Select every line of the material below that contains the string "blurred", treating uppercase and lowercase letters as distinct.

════

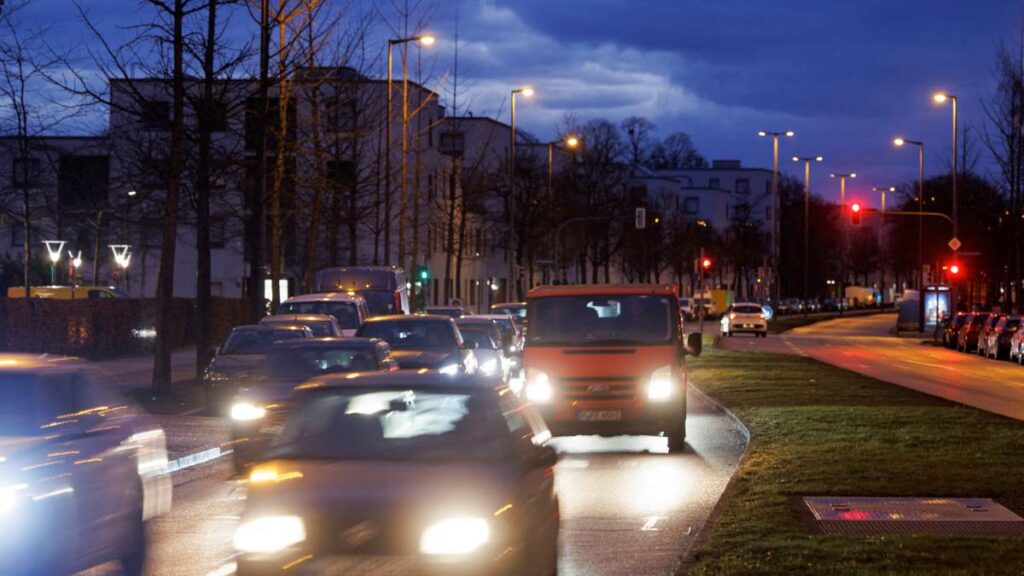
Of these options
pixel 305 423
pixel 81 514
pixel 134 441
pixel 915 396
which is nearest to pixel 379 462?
pixel 305 423

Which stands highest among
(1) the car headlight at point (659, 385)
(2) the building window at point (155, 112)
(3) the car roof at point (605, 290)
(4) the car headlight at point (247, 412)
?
(2) the building window at point (155, 112)

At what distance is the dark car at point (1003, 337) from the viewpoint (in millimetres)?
53781

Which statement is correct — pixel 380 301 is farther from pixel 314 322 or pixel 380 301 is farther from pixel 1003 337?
pixel 1003 337

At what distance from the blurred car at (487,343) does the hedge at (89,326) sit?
27.5 feet

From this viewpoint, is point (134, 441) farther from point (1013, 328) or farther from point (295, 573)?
point (1013, 328)

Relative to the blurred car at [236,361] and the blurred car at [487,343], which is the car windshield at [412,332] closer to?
the blurred car at [236,361]

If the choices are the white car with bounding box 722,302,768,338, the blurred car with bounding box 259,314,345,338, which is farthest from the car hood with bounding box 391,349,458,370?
the white car with bounding box 722,302,768,338

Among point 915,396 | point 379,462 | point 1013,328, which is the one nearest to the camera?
point 379,462

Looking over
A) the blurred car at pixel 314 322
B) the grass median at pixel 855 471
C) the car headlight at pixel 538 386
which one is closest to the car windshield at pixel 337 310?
the blurred car at pixel 314 322

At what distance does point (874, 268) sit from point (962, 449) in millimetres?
168654

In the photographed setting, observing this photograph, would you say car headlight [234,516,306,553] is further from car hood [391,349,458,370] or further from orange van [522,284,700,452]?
car hood [391,349,458,370]

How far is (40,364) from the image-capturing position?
1037 cm

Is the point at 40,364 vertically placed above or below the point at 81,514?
above

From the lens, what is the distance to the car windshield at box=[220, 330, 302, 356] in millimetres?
24859
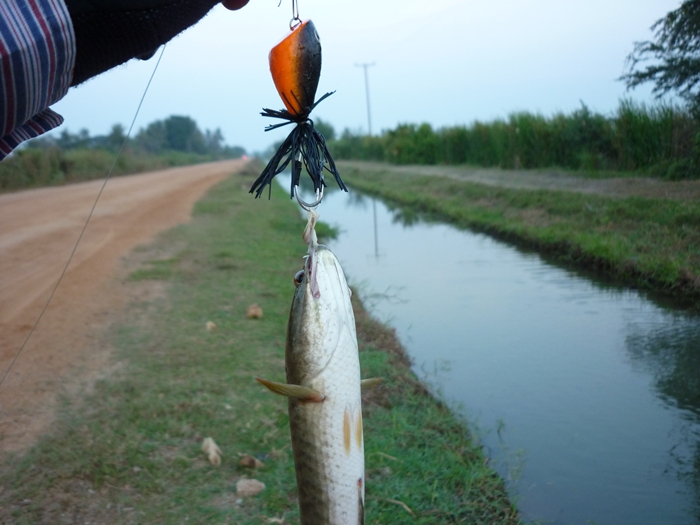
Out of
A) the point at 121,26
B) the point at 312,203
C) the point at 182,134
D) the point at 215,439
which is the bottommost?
the point at 215,439

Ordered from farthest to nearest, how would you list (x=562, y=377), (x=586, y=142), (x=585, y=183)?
(x=586, y=142) → (x=585, y=183) → (x=562, y=377)

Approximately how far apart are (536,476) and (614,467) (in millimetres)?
523

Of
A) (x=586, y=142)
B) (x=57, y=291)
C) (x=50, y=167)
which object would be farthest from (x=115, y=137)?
(x=57, y=291)

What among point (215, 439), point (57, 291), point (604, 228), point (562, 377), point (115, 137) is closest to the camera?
point (215, 439)

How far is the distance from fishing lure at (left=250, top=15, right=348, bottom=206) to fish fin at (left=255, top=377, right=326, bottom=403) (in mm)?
472

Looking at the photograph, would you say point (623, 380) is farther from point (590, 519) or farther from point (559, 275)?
point (559, 275)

════

_Full response:_
At what distance from the blurred car at (487,343) does the hedge at (89,326) sit?
Relative to the blurred car at [236,361] and the blurred car at [487,343], which is the car windshield at [412,332] closer to?
the blurred car at [236,361]
If the choices are the white car with bounding box 722,302,768,338, the blurred car with bounding box 259,314,345,338, which is farthest from the car hood with bounding box 391,349,458,370?
A) the blurred car at pixel 314 322
the blurred car at pixel 314 322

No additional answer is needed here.